Additionally, connections to writing quality were not made in the analysis here, because the relationship between word and learner characters and the likelihood of use was the central question. The rubric used for overall writing quality in prior research with this dataset proved too general to help us illuminate academic vocabulary use. But it would be worthwhile to continue developing quality tools to help us understand this relationship, and this line of research could be extended by finding ways to extend these methods to model the relationship between writing quality and the use of particular newly learned vocabulary items.

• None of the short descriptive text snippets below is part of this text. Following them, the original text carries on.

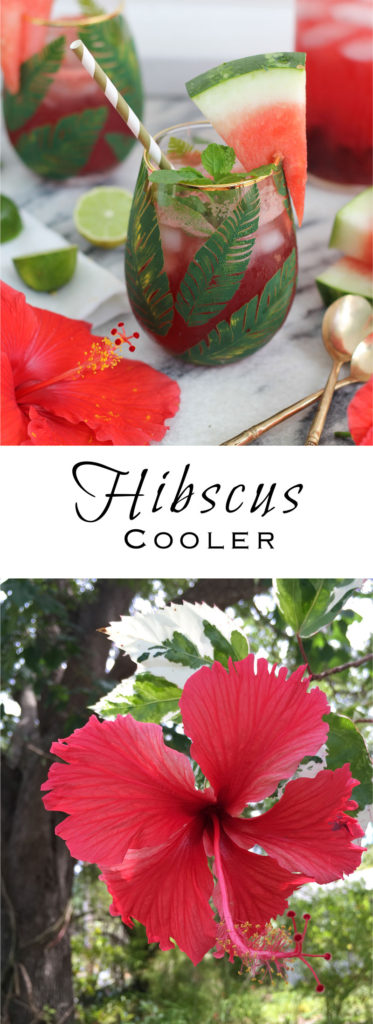 Hibiscus Coolers made with fresh flowers, watermelon, mint, and lime. Ice-cold and refreshing, and you can spike it how you like it.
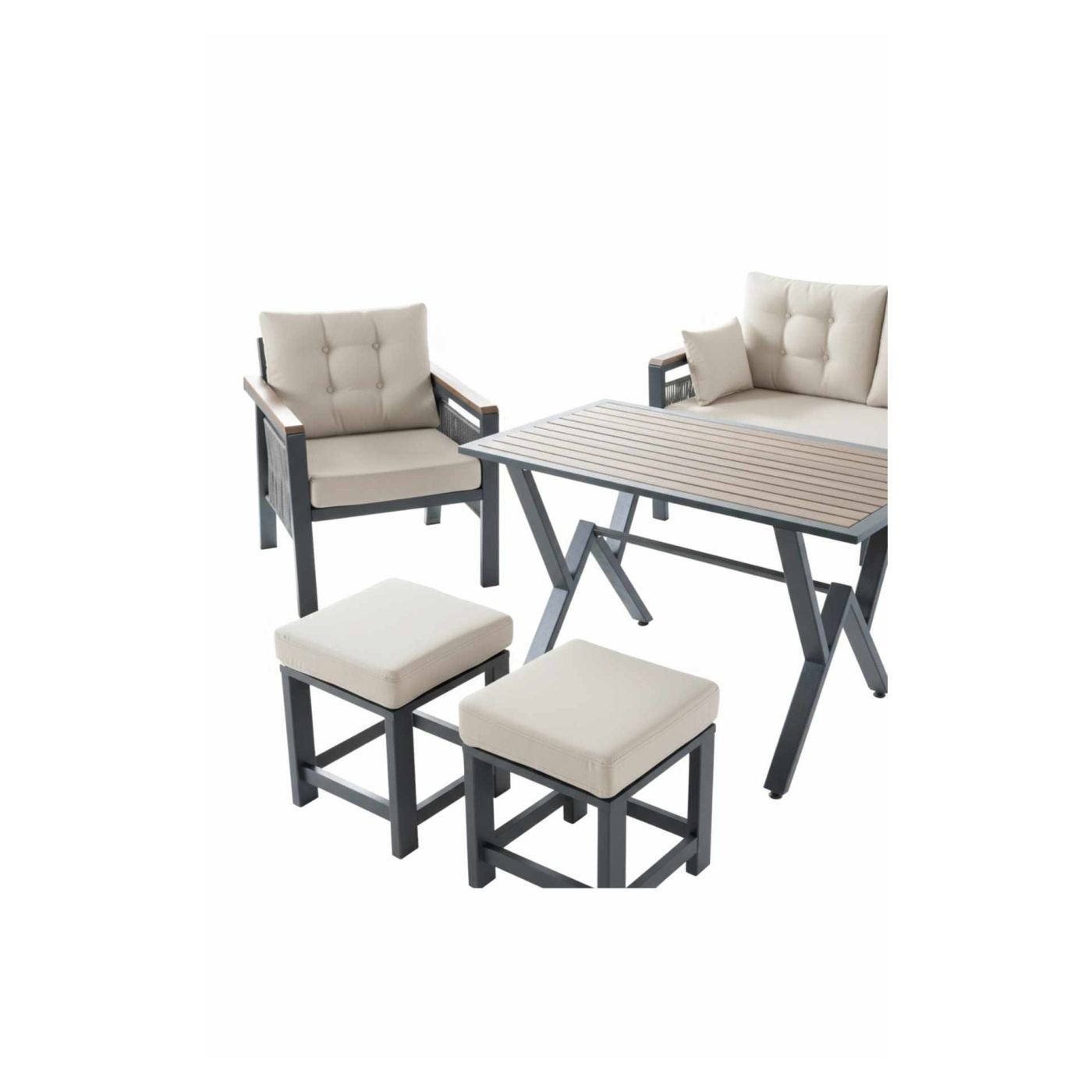 Kerti Lounge Szett, Krém - 3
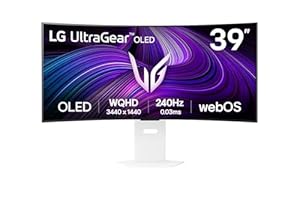 LG UltraGear OLED GX9s SMART Gaming Monitor 39GX90SA-W - WOLED UWQHD 1440p Curved 39 Inch, 240Hz, 0.03ms, HDR 400, webOS AI, Speakers, Wi-Fi, Bluetooth, DP 1.4, HDMI 2.1, USB-C, White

These issues are one reason that analysis did not explain more of the variability in students and words. We simply did not have the data to examine environmental variables that were certainly related to word use. Given this limitation, it is interesting that even a frequency effect was observed. While the lack of contextual information places limits on our ability to generalize, we wish to emphasize that these factors largely add noise to the data and circumscribe the likelihood of finding effects. In other words, these effects are possibly meaningful because they emerged despite our lack of ability to model conditions that would have made it easier to detect effects.

Conclusion

Despite these limitations, this study is unique in several ways that make it interesting to readers and valuable to the field. First, this paper is one of the first to use cross-classified random effects models to examine word use in writing. This approach has other possible applications in writing research, and we hope writing researchers will see the potential value of the approach, given these findings. Second, factors have been identified that may provide a path toward better understanding what explains whether students try to use new vocabulary (and eventually, how well they do this). These results provide tentative support for the idea that lexical quality is important in word choice in writing. Finally, descriptive studies like this will help the field identify ways of improving vocabulary instruction that can be tested with causal models.